On their last night, Maggie sat on the grass outside, watching Paul and Ringo chew another bramble bush, wondering if the thorns hurt their tongues. She didn’t want to go back to London the next day, but Aunt Phil said she could come to France whenever she liked. So that was something.
She heard her mother’s voice from the kitchen and turned her head to hear better. Maggie knew she shouldn’t eavesdrop but it was almost impossible not to in a place without windows and doors.
‘You can’t possibly pull this off, Philippa. Come back and live with us. You can’t stay here, it’s completely mad.’
‘Vee, you always say that and I always manage.’
‘Not every time, no. Need I remind you of wh—’
‘No! You don’t have to remind me. I know. I’m aware of it every day. But I can manage this . I’ve got some money saved, not much, but friends are going to come and help. It’ll be a commune for a while but I’ll get there. You have to trust me, Vee, please.’
Maggie heard her mother snort.
‘Just because my life looks different to yours, it doesn’t make it the wrong life,’ her aunt persisted. ‘I know it’s strange to you, but I really want to do this. This place is home; I can feel it.’
Veronica snorted again. ‘You say that now but it’ll be somewhere else next month, or next year. Whenever you decide that you’re bored of it.’
Maggie heard the clicking noise of her aunt lighting the camping stove.
‘Don’t think I’m not grateful, Vee, for everything you’ve done, and Peter. But you’re wrong about this. I want to put down roots.’
‘This is a fantasy, Philippa, and you’re drinking too much again.’
Maggie jumped at the sound of a loud crash, and Paul and Ringo looked up, their furry jaws momentarily frozen.
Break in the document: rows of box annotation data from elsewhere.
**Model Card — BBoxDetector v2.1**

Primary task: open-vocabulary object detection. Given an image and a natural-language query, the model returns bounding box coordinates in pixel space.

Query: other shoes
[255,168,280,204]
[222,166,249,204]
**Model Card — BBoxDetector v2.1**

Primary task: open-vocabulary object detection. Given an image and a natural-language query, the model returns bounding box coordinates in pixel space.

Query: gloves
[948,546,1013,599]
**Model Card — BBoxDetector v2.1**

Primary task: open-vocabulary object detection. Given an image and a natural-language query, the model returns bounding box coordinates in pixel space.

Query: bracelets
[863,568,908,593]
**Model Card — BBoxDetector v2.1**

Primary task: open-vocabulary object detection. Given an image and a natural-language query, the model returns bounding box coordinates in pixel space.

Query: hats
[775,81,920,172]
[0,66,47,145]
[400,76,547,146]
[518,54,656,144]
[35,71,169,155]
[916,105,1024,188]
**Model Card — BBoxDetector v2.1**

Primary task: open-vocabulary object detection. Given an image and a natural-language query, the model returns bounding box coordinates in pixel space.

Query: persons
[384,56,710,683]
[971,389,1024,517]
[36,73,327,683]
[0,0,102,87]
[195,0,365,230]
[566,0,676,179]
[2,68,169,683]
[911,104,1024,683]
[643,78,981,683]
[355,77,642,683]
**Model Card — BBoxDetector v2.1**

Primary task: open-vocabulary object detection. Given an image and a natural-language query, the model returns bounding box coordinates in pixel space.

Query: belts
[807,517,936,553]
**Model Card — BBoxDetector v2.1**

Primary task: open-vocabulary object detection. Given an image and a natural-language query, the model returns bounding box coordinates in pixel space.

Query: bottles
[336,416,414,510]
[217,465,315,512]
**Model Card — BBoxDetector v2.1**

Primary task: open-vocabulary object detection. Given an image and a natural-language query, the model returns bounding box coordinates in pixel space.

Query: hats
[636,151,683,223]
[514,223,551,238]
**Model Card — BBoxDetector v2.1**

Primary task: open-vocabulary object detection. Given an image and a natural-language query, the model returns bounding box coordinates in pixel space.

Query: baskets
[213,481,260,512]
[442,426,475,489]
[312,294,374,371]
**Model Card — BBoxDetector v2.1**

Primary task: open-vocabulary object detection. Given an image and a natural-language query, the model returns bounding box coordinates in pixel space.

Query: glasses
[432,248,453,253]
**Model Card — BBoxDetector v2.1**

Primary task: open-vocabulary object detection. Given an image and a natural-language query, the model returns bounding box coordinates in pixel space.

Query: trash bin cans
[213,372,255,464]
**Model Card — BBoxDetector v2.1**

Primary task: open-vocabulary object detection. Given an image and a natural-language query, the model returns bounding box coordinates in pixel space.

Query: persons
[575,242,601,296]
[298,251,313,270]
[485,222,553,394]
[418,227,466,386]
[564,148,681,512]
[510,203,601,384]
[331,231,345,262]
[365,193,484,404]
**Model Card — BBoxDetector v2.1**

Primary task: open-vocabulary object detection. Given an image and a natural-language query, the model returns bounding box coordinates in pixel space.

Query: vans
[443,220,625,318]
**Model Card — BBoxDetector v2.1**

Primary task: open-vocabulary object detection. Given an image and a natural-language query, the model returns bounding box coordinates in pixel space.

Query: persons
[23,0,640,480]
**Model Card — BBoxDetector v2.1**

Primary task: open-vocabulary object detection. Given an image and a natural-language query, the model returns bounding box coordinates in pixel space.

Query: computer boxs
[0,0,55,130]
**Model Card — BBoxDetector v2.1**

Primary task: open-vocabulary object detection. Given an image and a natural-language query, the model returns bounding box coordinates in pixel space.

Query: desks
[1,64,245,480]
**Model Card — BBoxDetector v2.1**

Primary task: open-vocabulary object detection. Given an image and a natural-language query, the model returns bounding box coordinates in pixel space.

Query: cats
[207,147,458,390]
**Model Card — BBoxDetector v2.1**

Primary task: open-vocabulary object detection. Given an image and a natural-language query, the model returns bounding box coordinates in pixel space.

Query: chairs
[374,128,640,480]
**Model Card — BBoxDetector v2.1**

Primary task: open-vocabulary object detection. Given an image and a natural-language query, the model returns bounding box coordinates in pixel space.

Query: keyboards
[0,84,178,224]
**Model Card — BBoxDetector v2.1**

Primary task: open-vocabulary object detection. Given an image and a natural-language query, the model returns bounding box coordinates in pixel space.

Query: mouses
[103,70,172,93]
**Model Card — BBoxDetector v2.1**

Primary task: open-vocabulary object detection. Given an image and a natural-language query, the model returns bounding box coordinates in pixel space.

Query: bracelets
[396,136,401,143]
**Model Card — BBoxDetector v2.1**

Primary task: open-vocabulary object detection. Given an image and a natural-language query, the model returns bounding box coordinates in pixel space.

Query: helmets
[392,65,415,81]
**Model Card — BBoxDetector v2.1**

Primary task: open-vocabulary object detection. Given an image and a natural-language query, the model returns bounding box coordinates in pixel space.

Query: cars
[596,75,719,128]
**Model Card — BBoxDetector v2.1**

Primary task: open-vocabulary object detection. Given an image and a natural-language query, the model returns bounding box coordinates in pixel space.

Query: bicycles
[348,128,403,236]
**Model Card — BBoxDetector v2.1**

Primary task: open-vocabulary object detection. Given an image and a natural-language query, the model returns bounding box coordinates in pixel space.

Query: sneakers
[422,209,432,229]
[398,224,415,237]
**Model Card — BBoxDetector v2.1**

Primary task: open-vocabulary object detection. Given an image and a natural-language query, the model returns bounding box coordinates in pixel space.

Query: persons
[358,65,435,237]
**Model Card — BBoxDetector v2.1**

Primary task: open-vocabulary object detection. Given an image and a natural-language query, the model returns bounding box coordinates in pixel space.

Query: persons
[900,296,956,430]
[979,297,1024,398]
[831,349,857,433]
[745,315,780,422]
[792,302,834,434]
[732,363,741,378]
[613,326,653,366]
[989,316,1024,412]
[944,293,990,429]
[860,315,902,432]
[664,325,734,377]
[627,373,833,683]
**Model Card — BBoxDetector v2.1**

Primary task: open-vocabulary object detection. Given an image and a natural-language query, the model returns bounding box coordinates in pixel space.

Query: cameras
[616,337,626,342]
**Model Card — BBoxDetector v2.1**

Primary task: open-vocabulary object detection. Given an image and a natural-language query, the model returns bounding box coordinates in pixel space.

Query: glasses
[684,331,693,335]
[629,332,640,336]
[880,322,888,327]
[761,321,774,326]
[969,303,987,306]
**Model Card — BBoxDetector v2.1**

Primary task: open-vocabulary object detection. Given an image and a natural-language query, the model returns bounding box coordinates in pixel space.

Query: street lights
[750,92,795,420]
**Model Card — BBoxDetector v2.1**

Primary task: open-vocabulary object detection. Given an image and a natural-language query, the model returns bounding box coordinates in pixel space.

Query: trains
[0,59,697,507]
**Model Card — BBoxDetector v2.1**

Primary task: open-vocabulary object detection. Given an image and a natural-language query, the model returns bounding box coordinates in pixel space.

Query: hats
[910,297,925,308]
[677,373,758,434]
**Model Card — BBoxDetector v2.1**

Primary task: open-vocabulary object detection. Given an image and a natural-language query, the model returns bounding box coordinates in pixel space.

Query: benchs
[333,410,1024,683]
‘Vee, let me be. Stop lecturing! Stop interfering! Stop trying to run my life …’
‘Someone’s got to.’
‘Stop! Just stop. Please stop. Please don’t ruin the past week. Let’s get through tonight and then you can take Maggie home and never come out here again.’
‘Fine, I need to start packing.’
Maggie listened to her mother’s footsteps recede to the dining room while watching an ant weave between blades of grass, stopping occasionally and reversing to find another route. It looked like he was trying to find his way home and, just for a second, she wished she could swap places with him. She could be the ant and stay in France, and he could go back to London.
‘Want to come pick thyme with me, Mags?’ asked Phil, appearing from the kitchen.
She jumped up and pretended she hadn’t heard anything.